**Task to complete:** Swap "cliff face" for "rock wall" in the data, from the line with "How far from the observer's" through the end of the data, keeping everything else unchanged.

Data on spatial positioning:
— Start —
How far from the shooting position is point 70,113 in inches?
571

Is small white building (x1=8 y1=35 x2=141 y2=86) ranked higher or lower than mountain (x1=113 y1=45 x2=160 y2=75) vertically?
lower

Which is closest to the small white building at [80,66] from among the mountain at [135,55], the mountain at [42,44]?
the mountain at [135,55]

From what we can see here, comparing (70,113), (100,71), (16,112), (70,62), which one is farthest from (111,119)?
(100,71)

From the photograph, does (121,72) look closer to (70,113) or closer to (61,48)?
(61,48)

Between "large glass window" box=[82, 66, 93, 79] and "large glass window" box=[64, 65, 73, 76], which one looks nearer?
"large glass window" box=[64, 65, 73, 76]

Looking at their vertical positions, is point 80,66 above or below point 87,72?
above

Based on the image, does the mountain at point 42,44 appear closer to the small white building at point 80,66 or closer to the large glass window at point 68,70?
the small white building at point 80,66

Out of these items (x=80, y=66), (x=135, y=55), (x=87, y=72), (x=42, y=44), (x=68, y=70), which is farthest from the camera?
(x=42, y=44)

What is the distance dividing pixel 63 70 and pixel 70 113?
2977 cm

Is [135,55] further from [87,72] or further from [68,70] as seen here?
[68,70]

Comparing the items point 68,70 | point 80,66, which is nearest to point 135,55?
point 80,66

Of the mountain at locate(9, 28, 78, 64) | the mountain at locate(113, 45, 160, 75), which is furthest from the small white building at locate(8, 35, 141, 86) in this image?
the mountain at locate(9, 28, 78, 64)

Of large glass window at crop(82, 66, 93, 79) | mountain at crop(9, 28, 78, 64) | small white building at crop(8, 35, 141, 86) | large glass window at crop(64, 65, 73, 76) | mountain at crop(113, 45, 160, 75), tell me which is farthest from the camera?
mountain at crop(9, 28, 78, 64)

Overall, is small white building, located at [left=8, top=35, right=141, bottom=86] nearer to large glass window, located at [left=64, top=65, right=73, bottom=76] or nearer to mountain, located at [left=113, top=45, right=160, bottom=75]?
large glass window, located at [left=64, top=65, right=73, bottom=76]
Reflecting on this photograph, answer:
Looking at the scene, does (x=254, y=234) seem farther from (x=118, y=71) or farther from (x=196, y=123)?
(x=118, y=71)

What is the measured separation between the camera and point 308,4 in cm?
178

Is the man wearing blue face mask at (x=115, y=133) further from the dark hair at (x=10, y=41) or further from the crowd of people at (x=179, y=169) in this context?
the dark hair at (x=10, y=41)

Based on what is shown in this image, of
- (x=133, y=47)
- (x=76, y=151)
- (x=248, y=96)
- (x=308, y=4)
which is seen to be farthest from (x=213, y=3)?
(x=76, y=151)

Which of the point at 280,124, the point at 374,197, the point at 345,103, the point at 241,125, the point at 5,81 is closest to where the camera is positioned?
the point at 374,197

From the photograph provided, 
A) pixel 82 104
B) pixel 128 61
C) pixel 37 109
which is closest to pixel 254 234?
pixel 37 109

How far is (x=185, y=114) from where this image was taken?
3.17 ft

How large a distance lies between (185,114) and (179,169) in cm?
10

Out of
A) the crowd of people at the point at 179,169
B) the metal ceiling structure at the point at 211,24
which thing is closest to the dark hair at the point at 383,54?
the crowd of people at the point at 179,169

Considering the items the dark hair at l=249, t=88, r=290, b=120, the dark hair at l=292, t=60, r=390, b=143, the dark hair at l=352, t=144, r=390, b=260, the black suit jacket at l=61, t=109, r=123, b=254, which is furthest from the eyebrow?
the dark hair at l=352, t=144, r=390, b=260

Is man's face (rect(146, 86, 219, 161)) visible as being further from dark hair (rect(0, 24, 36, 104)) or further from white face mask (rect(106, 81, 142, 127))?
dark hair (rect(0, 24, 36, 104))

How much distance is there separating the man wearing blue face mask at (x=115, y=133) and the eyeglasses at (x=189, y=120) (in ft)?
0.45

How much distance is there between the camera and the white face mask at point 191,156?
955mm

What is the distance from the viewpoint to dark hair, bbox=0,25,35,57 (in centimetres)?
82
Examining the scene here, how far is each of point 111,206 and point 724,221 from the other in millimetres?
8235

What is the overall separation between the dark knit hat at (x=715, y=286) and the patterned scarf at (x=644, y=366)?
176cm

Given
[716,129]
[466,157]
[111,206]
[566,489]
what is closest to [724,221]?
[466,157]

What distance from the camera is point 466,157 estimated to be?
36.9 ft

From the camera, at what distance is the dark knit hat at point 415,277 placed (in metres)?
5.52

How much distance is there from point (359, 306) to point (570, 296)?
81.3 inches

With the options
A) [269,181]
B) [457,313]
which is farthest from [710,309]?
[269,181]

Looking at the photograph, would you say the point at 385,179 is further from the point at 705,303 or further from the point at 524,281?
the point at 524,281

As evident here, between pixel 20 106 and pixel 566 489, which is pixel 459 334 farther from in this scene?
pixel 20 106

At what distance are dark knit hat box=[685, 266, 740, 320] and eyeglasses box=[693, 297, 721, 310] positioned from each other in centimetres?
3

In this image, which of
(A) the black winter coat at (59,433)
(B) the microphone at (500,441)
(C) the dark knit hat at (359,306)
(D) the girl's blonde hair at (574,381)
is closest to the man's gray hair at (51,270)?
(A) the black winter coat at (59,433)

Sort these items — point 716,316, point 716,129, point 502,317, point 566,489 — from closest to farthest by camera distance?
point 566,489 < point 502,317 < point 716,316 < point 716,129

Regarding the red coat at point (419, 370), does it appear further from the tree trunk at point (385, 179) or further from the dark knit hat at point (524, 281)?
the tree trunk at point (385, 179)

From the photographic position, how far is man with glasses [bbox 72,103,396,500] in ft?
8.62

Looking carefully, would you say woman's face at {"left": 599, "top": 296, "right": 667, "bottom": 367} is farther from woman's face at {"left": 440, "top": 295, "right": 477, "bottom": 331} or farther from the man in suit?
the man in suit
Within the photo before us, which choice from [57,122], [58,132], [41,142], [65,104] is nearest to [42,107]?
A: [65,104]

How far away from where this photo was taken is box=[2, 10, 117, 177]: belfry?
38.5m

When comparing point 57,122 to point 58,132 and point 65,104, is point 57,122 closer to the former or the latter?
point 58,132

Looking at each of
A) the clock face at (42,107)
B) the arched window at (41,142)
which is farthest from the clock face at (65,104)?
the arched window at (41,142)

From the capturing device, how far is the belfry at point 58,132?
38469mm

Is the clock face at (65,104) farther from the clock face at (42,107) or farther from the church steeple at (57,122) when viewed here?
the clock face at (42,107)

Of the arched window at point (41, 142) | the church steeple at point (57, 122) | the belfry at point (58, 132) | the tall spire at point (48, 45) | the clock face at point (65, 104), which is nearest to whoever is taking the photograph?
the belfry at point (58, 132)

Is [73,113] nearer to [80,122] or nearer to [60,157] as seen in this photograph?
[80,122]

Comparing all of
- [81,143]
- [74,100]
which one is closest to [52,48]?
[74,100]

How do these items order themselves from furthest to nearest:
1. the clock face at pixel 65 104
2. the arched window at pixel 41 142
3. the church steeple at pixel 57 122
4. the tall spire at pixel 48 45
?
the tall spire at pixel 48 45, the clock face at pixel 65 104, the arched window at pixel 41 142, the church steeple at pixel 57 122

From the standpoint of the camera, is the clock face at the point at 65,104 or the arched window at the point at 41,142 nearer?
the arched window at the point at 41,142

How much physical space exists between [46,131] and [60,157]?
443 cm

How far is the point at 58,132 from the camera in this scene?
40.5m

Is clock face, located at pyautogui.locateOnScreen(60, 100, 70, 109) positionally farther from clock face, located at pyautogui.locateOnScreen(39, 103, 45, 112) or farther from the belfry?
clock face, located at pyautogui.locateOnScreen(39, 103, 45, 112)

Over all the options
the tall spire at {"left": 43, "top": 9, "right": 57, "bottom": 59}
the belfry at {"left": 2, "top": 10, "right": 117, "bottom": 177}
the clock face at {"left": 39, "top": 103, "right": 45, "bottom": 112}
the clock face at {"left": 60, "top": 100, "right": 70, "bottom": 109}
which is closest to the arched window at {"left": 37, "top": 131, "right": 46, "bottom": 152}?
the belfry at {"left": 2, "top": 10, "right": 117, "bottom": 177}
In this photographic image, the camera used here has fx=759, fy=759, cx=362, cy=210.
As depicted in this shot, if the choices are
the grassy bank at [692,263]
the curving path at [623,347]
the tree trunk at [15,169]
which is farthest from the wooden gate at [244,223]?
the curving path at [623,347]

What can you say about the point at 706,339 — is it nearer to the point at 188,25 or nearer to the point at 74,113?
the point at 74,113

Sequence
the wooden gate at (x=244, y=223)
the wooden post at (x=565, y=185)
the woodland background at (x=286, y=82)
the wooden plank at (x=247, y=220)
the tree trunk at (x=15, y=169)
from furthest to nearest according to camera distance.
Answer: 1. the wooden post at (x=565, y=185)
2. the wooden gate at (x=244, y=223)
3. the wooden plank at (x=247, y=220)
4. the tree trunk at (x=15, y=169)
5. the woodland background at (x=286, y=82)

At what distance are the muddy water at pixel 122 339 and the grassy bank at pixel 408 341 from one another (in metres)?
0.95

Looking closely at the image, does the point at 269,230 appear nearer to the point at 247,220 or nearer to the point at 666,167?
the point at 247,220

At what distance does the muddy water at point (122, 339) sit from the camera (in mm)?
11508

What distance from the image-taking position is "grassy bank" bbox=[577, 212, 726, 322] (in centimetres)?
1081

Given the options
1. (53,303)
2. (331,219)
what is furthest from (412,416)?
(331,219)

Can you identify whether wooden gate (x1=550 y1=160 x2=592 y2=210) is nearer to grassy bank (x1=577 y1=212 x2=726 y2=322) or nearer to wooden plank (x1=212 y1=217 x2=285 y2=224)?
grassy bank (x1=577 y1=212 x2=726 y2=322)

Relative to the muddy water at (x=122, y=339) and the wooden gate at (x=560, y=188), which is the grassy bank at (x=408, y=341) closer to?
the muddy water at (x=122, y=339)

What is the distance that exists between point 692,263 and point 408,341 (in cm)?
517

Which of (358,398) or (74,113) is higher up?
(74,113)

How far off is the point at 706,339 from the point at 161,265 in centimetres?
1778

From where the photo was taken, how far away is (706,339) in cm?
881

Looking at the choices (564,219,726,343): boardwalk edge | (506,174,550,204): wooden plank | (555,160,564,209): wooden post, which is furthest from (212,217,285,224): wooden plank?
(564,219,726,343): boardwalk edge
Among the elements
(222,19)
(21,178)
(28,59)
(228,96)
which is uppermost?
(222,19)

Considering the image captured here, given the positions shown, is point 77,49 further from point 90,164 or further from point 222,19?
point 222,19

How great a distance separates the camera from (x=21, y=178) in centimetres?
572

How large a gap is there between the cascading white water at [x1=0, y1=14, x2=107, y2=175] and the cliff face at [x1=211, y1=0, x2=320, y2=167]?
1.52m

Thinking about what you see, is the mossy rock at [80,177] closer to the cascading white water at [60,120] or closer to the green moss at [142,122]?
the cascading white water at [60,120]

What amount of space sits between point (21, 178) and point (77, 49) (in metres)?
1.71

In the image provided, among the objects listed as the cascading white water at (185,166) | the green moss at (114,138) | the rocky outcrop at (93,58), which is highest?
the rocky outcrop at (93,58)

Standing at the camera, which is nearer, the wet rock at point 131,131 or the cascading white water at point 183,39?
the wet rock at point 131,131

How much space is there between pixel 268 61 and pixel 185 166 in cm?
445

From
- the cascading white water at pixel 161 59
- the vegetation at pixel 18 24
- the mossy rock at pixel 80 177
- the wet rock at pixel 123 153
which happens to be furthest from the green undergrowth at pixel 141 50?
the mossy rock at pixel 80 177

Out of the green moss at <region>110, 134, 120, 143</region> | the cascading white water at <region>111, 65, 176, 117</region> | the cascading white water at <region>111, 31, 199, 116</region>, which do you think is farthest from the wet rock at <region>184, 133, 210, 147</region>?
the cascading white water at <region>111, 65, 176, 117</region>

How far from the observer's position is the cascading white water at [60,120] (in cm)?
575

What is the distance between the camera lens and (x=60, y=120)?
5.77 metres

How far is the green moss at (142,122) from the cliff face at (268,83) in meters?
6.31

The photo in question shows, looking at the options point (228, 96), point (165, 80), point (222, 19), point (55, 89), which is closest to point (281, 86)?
— End —
**Result:**
How far from the observer's position is the cascading white water at [60,120] (in cm)?
575

What is the distance between the camera lens and (x=60, y=120)?
5.77 metres

How far is the green moss at (142,122) from the rock wall at (268,83) in meters?
6.31

The photo in question shows, looking at the options point (228, 96), point (165, 80), point (222, 19), point (55, 89), which is closest to point (281, 86)?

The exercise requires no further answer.